O acolhimento
Resolutamente, seguimos Shantel rumo à pousada fantasma, mãos esquerdas nos bolsos segurando uma hathagola, dedo pousado sobre a runa que indicava a mudança de estado do mímico.
- Só ativem se eu mandar - sussurrou ela, olhando para trás.
Paramos a poucos passos do edifício de dois andares, feericamente iluminado por lâmpadas de cobre que pendiam dos beirais, como se alguma festa estivesse para ocorrer ali. Todavia, portas e janelas estavam fechadas e lá de dentro ainda se ouvia música, porém mais nenhuma voz humana.
- Estaria acontecendo um encontro reservado? - Indagou Jaric, diante da porta principal.

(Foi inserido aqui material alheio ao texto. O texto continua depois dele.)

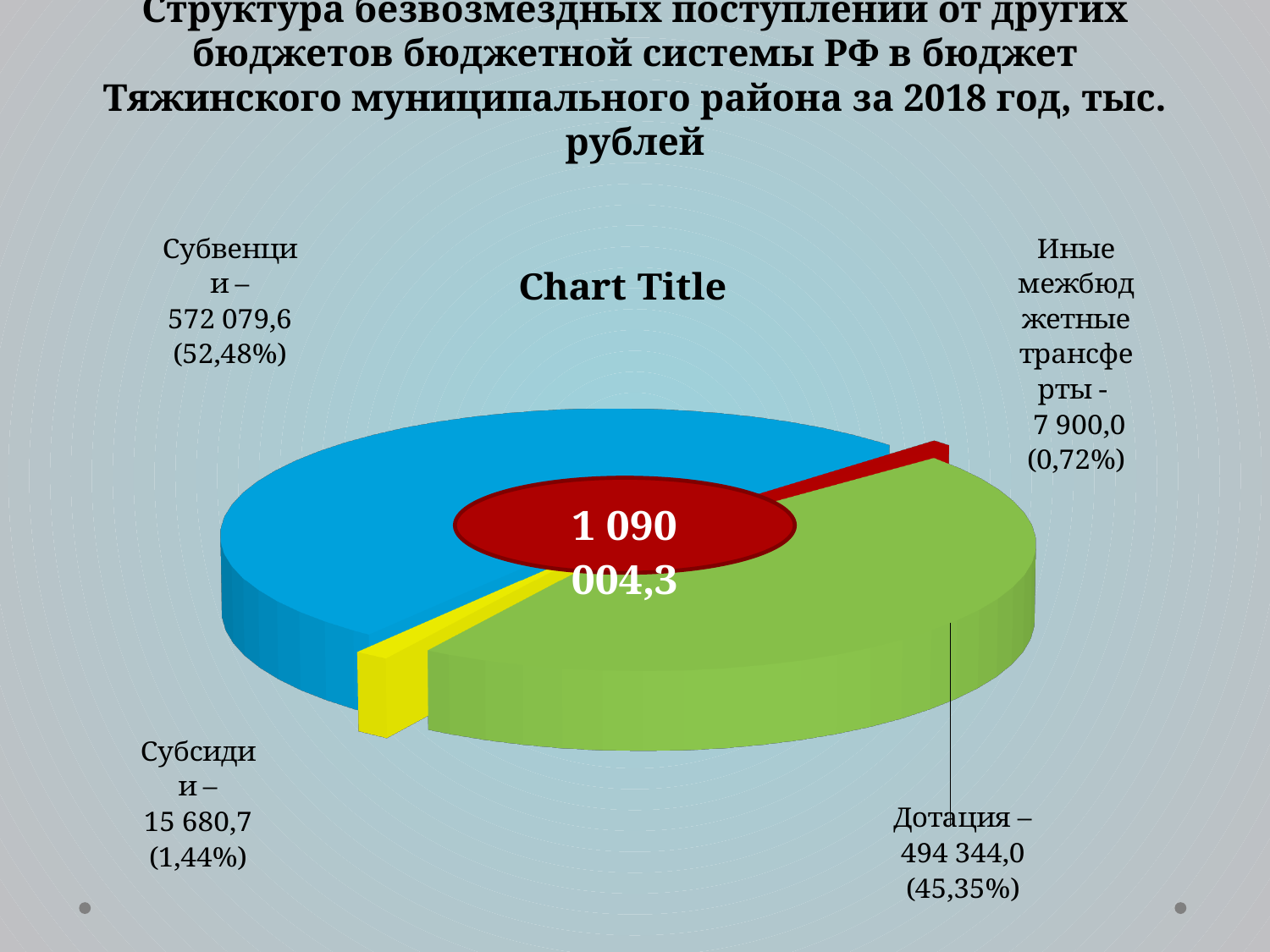
What share of the pie do Иные межбюджетные трансферты make up? 0,72% Which category has the smallest slice? Иные межбюджетные трансферты What is the value for Субсидии? 15 680,7 Which category has the largest slice? Субвенции What is the value for Дотация? 494 344,0 How many slices does the pie chart have? 4 What is the value for Субвенции? 572 079,6 What total value is printed in the centre of the pie chart? 1 090 004,3 What type of chart is shown on the slide? pie chart What share of the pie does Дотация make up? 45,35% Which is larger, Субсидии or Иные межбюджетные трансферты? Субсидии What share of the pie do Субвенции make up? 52,48%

Como se estivesse aguardando a deixa, a porta abriu-se e diante de nós surgiu a figura de uma jovem sorridente, com um avental branco sobre o vestido cinza; uma atendente ou a própria estalajadeira.
- Bem-vindos, viajantes! Desejam descansar um pouco em nossas acomodações? Quem sabe, beber uma cerveja ou comer um guisado?
Eu e Jaric nos entreolhamos. O discurso soava ensaiado, e a atitude da atendente parecia artificial; Shantel, contudo, não fez caso e pediu uma mesa para três.
Dentro, o salão estava ocupado pela metade. A maioria dos frequentadores era de homens, e muitos vestiam roupas estranhas ou antigas. Voltaram-se em silêncio ao nos ver entrar, como se estivessem avaliando o que nossa presença poderia significar. A música, logo descobrimos, provinha de um saltério tocado por uma jovem de vestido verde. O silêncio, talvez, decorresse da apreciação da música.
Isto, claro, se esta fosse uma pousada normal.
- Este lugar é do agrado de vocês? - Indagou a atendente, indicando uma mesa no fundo do salão, bem longe da porta principal.
- Está ótima! - Assentiu Shantel, cara de despreocupação. - Por favor, traga-nos uma jarra de cerveja.
Fiz que não com a cabeça, pois sabe-se lá o que poderia conter a comida e bebida servidas no interior de um mímico, mas Shantel não me deu atenção. Quando a atendente se retirou para atender o pedido, Jaric cochichou:
- Essa é a nossa deixa para armar as bombas e cair fora daqui?
- Ainda não - replicou Shantel, olhando ao redor. - Quero saber exatamente o que ocorre aqui. Esse mímico está se dando muito trabalho apenas para devorar viajantes incautos...
- Talvez assustar as vítimas estrague o sabor da carne - avaliei.
- Todas essas pessoas estão mortas? - Sussurrou Jaric, olhos arregalados.
- O que você acha? - Retrucou Shantel. - O que vemos aqui, são recriações feitas pelo mímico; e são de excelente qualidade, aliás. Nunca havia visto um grau de detalhamento como esse.
A musicista havia acabado de tocar seu instrumento e os presentes expressaram sua satisfação batendo ritmadamente nas mesas. Ela então olhou diretamente em nossa direção e disse:
- Temos convidados esta noite. Gostariam de se apresentar e dizer de onde vêm?
Shantel ergueu-se, mão no peito.
- Eu sou Shantel de Seabourne, e estes são meus companheiros de viagem, Jaric e Ferric. Você é a dona desta pousada?
- Eu sou Iltani e não sou a dona da pousada - replicou a jovem. - Eu sou a própria pousada.